Give back every record word for word, keeping the pictures out.

Pictures with short captions

* * *

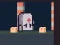 Spel Maggy & Neto online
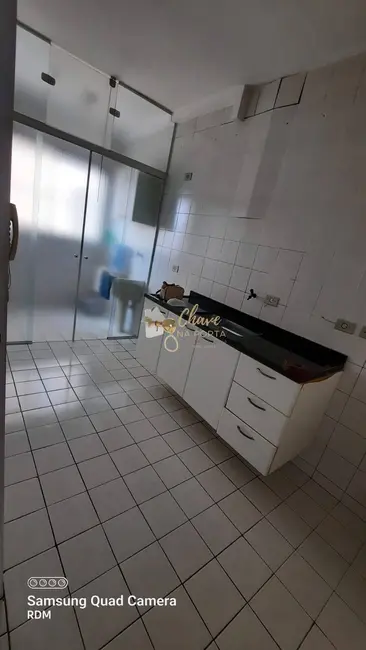 Foto 7 de Apartamento com 2 quartos à venda, 54m2 em Jardim Independência, Embu Das Artes - SP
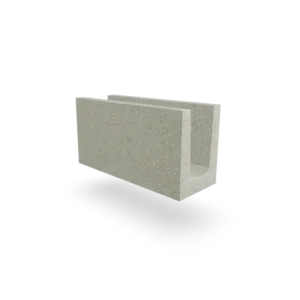 bloque especiales zuncho 40x15x20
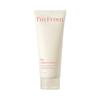 I'm from Fig Foam Cleanser 150ml (RENEWAL)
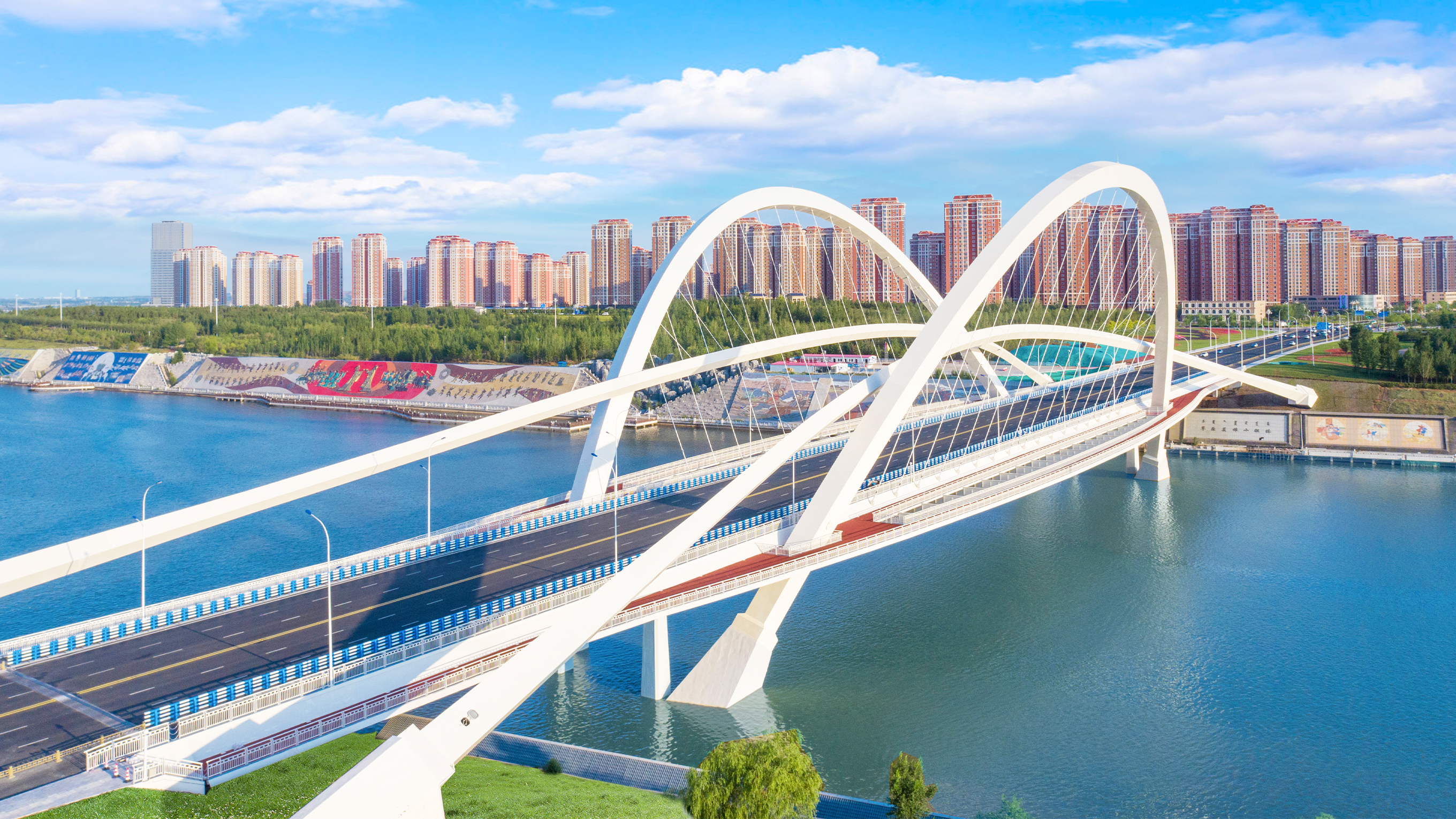 大发国际-大发国际集团(DAFA88)官网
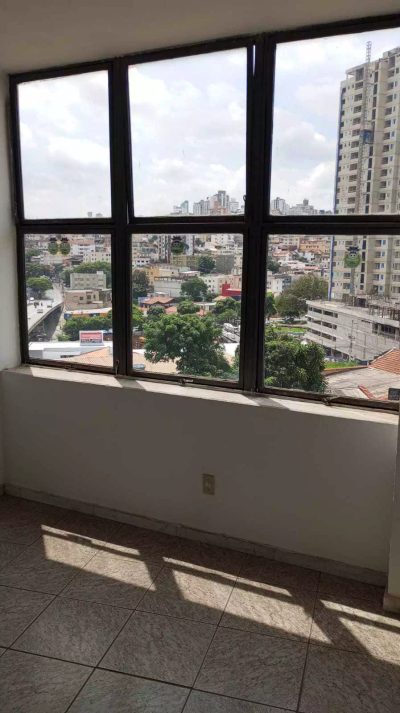 Sala-Conjunto, 15 m² - Foto 4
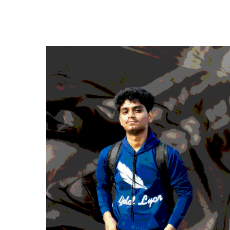 Venit Nair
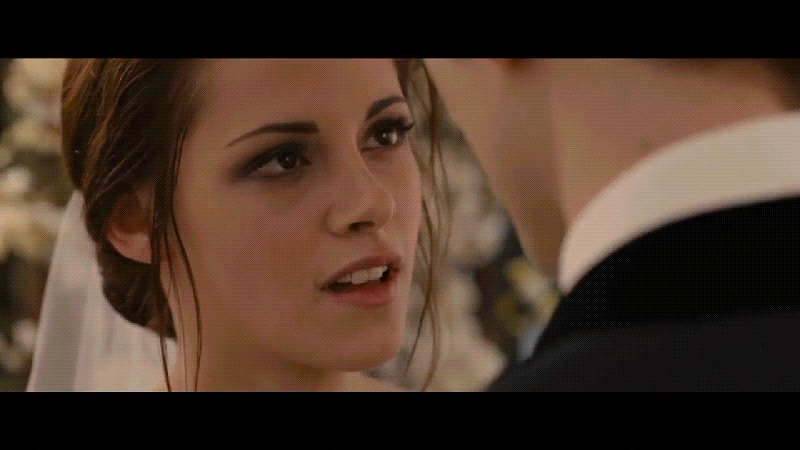 color grading for setting romantic tone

* * *

Task result:
 Spel Maggy & Neto online
 Foto 7 de Apartamento com 2 quartos à venda, 54m2 em Jardim Independência, Embu Das Artes - SP
 bloque especiales zuncho 40x15x20
 I'm from Fig Foam Cleanser 150ml (RENEWAL)
 大发国际-大发国际集团(DAFA88)官网
 Sala-Conjunto, 15 m² - Foto 4
 Venit Nair
 color grading for setting romantic tone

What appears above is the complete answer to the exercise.